Nouveau hochement de tête. Il souffle. Tire sur ses longueurs blondes. Consulte sa montre.

- Il n'y a que ça ?

C'est déjà pas mal.

Si seulement il n'y avait que ça. Où plutôt si seulement il n'y avait que le reste.

- Tuker, j'énonce simplement pour annoncer la couleur.

- Quoi Tuker ? On a tout, il nous a fallu des mois pour convaincre tous ceux avec qui il a fait ses coups de coopérer mais c'est bon, on lui balance tout dans ...

- Ce soir Will. Mon père et mon grand-père sont d'accord avec moi, il faut le dégager du paysage rapidement. Parce que maintenant qu'on a tout je ne veux plus attendre un jour de plus, sinon je te jure que je vais le buter et pas que pour les millions qu'il a réussi à se faire avec son stratagème.
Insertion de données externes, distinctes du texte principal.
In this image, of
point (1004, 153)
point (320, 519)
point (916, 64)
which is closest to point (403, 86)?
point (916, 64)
Je vais le remercier ce soir et annoncer le nom de celui qui le remplacera à la tête des quatre agences de L.A dans la foulée. Je vais purger publiquement mes rangs, pour montrer que je n'ai rien à cacher. De plus, je ne veux plus qu'il s'approche de Cassie, ni même de Neila. Ce mec est malade. L'argent l'a complètement corrompu, c'est l'escalade là ! Et il est devenu infernal, je ne sais pas de quoi il est capable et ...
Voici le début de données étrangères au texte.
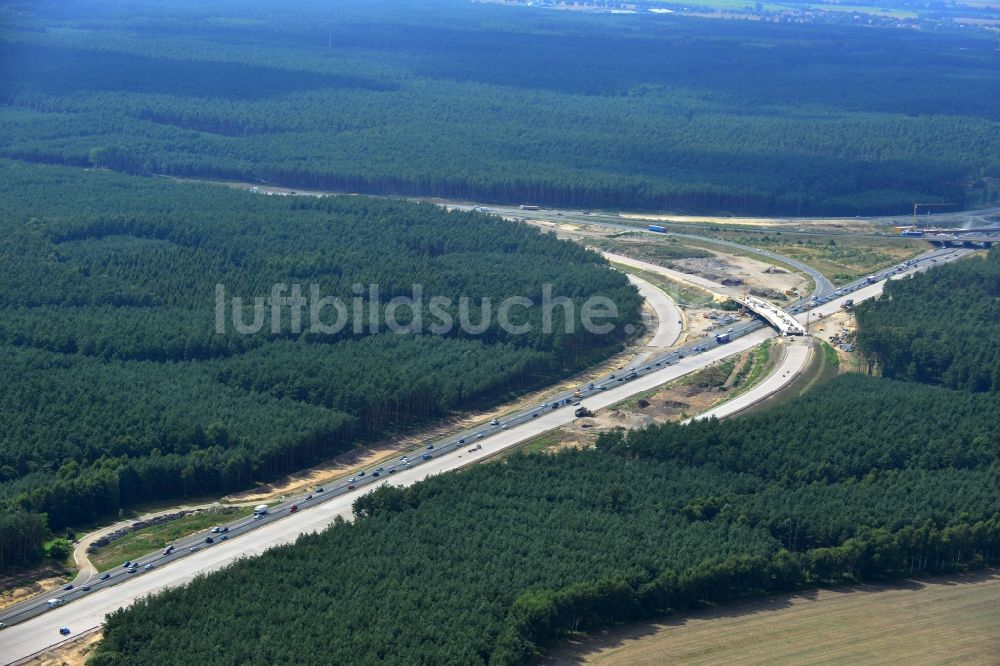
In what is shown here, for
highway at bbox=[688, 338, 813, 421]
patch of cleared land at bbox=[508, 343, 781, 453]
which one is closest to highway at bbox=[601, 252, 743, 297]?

- Il se doute de quelque chose, termine-t-il pour moi. C'est vrai que j'ai quand même mal calculé ce qu'il pourrait se passer. Mais c'était le seul moyen de limiter ses possibilités d'actions pendant un temps et l'occuper un petit peu ailleurs. Je n'avais pas du tout envisagé qu'il soit si parano Caz' et que les filles ...

- Je sais Will, je sais. Je te jure que depuis des semaines je serre les poings pour éviter d'aller lui en mettre une, mais là c'est bon ! Ce soir stop. Et pour le coup s'il repart avec toutes ses dents ce sera un véritable miracle ! Le fric je m'en fous mais Cassie, c'est ma limite.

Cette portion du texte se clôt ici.